Si te has detenido a reflexionar sobre lo ingente que fue la tarea que llevó al primer hombre -y al segundo- a la luna, te habrás percatado de lo difícil que resultó movilizar a tantas personas para la consecución de un objetivo tan “elevado”. Fue, indudablemente, un esfuerzo titánico, una osadía que rayó en la temeridad, un viaje de ida y vuelta que pudo haber sido sólo de ida o incluso no haber sido…

Y todo esto fue posible -y aquí radica lo verdaderamente importante- porque, detrás de todo ello, hubo un equipo compuesto no por cientos, sino por miles de personas. Y cada una hizo lo que de ella se esperaba: en un hangar gigantesco o en un pequeño despacho, soldando un cable, diseñando un complejo mecanismo o barriendo el suelo… Cada una de esas personas hizo lo que debía y contribuyó, de ese modo, al éxito de aquella misión.

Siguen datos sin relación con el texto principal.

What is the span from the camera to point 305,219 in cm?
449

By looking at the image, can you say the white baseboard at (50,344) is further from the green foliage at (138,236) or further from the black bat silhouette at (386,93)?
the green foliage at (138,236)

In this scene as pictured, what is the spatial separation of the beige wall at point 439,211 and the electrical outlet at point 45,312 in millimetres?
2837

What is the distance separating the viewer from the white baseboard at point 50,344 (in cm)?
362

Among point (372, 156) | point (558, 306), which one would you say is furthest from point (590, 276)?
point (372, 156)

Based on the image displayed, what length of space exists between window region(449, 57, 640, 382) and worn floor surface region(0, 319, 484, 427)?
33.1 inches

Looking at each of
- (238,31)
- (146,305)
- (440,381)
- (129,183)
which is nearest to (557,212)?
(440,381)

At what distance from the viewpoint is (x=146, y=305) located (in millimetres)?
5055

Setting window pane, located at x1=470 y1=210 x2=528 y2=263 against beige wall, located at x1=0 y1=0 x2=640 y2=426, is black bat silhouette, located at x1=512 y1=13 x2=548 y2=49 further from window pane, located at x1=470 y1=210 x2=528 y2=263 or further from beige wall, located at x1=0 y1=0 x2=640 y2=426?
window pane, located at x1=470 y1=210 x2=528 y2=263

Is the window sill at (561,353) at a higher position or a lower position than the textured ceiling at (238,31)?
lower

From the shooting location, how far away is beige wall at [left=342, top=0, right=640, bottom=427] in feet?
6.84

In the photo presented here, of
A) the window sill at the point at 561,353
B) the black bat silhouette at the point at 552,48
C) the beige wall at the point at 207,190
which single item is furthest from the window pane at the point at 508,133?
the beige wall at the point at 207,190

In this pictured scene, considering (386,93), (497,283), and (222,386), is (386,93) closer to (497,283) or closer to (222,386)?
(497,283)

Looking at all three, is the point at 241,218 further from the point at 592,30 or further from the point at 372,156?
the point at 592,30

Así son, o así deben ser, los equipos: cada persona desempeña un papel, cada miembro ostenta una responsabilidad. Y es precisamente el compromiso con ese papel, la asunción de esa responsabilidad, la que nos permite alcanzar nuestras metas, por lejanas o difíciles que parezcan. ¡Nada hay imposible cuando todos nos comprometemos en hacer todo lo posible!

Al final, cuando el equipo triunfa, es frecuente que no todos reciban la gloria, los parabienes y un aplauso entusiasta. Eso mismo ocurrió en el caso de la misión Apolo XI: tres fueron los nombres que pasaron a la Historia que hoy rememoramos a cuarenta años vista.

Poco podemos decir de Neil Armstrong. A él le cupo el privilegio de ser el primer hombre que pisó la superficie lunar. Quizá por ello, consciente de lo poco que somos en la inmensidad del Universo, siempre se ha caracterizado por sus escasas apariciones públicas y por lo comedido de sus intervenciones. Dos entrevistas en cuarenta años y el afán por rehuir cualquier protagonismo son buena prueba de ello.

Junto a él, en el Apolo XI, viajaba Aldrin. Él fue el segundo y, con ello, uno más de los que fueron y serán “después de Armstrong”. Y, sin embargo, su mérito no fue menor porque corrió el mismo riesgo que su compañero y contribuyó de igual manera al buen fin de aquella empresa.

Y junto a Armstrong y a Aldrin estaba, no lo olvidemos -al menos no hoy-, Michael Collins. Un ejemplo de abnegación, tan sólo comparable al de esos alpinistas que, a escasos metros de la cumbre, tienen que emprender el descenso porque las circunstancias así lo exigen. Eso fue, precisamente, lo que le ocurrió a Collins: estando tan cerca de la luna -infinitamente más cerca de lo que cualquiera de nosotros estará nunca-no llegó a hollar su superficie porque su deber era otro. Él fue el que, por permanecer junto al panel de control, no salió en la foto…

Cuando se nos haga difícil trabajar en equipo, elevemos la vista al cielo, sabedores de la hazaña que allí tuvo lugar. Y no me refiero, no, al hecho de que dos hombres pisasen la superficie de nuestro satélite, sino al hecho de que tres hombres -sí, tres- cumpliesen abnegadamente con el deber que, como integrantes de un equipo, les había sido señalado.